--- Source excerpt ---

Nanex & Themis Respond to Flash Crash Report

Nanex, whose initial report on the Flash Crash was discussed on August 9, has published a new and improved timeline and summary of their version of events. According to them:

It appears that the event that sparked the rapid sell off at 14:42:44:075 was an immediate sale of approximately $125 million worth of June 2010 CME eMini futures contracts followed 25ms later by the immediate sale of over $100 million worth of the top ETF’s such as SPY, DIA, QQQQ, IVV, IWM, SDS, XLE, and EEM. Both the eMini and ETF sales were sudden and executed at prevailing bid prices. The orders appeared to hit the bids.

Quote Saturation (see item 1 on chart)

Approximately 400ms before the eMini sale, the quote traffic rate for all NYSE, NYSE Arca, and Nasdaq stocks surged to saturation levels within 75ms. This is a new and surprising discovery. Previouisly, when we looked at time frames below 1 second, we thought the increase in quote traffic coincided with the heavy sales, but we now know that the surge in quotes preceded the trades by about 400ms. The discovery is surprising, because nearly all the trades in the eMini and ETFs occurred at prevailing bid prices (a liquidity removing event).

While searching previous days for similarities to the time period at the start of the May 6th drop, we found a very close match starting at 11:27:46.100 on April 28, 2010 — just a week and a day before May 6th. We observed it had the same pattern — high, saturating quote traffic, then approximately 500ms later a sudden burst of trades on the eMini and the top ETF’s at the prevailing bid prices, leading to a delay in the NYSE quote and a sudden collapse in prices. The drop only lasted a minute, but the parallels between the start of the drop and the one on May 6th are many. Details on April 28, 2010

The quote traffic surged again during the ETF sell event and remained at saturation levels for nearly 500ms. Additional selling waves began seconds later sending quote traffic rates back to saturation levels. This tidal wave of data caused delays in many feed processing systems and networks. We discovered two notable delays: the NYSE network that feeds into CQS (the "NYSE-CQS Delay"), and the calculation and dissemination of the Dow Jones Indexes (DOW Delay).

Now, this is interesting, because according to the SEC / CFTC Report:

At 2:32 p.m., against this backdrop of unusually high volatility and thinning liquidity, a large fundamental5 trader (a mutual fund complex) initiated a sell program to sell a total of 75,000 E-Mini contracts (valued at approximately $4.1 billion) as a hedge to an existing equity position.

However, on May 6, when markets were already under stress, the Sell Algorithm chosen by the large trader to only target trading volume, and neither price nor time, executed the sell program extremely rapidly in just 20 minutes.

---

Directions =>
1. Answer these questions using the Flash Crash passage:
(a) At what time did the event that sparked the rapid sell-off take place?
(b) About how long before the eMini sale did quote traffic surge to saturation levels?
(c) How many E-Mini contracts did the large trader's sell program set out to sell?
2. Write out the Flash Crash passage from "Nanex, whose initial" to "1 on chart)".

--- Provided data ---

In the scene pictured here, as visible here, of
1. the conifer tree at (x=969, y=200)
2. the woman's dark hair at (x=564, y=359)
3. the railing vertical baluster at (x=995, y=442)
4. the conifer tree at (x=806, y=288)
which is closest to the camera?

---

Solutions to each task =>
1.
(a) 14:42:44:075
(b) Approximately 400ms
(c) 75,000

2.
Nanex, whose initial report on the Flash Crash was discussed on August 9, has published a new and improved timeline and summary of their version of events. According to them:

It appears that the event that sparked the rapid sell off at 14:42:44:075 was an immediate sale of approximately $125 million worth of June 2010 CME eMini futures contracts followed 25ms later by the immediate sale of over $100 million worth of the top ETF’s such as SPY, DIA, QQQQ, IVV, IWM, SDS, XLE, and EEM. Both the eMini and ETF sales were sudden and executed at prevailing bid prices. The orders appeared to hit the bids.

Quote Saturation (see item 1 on chart)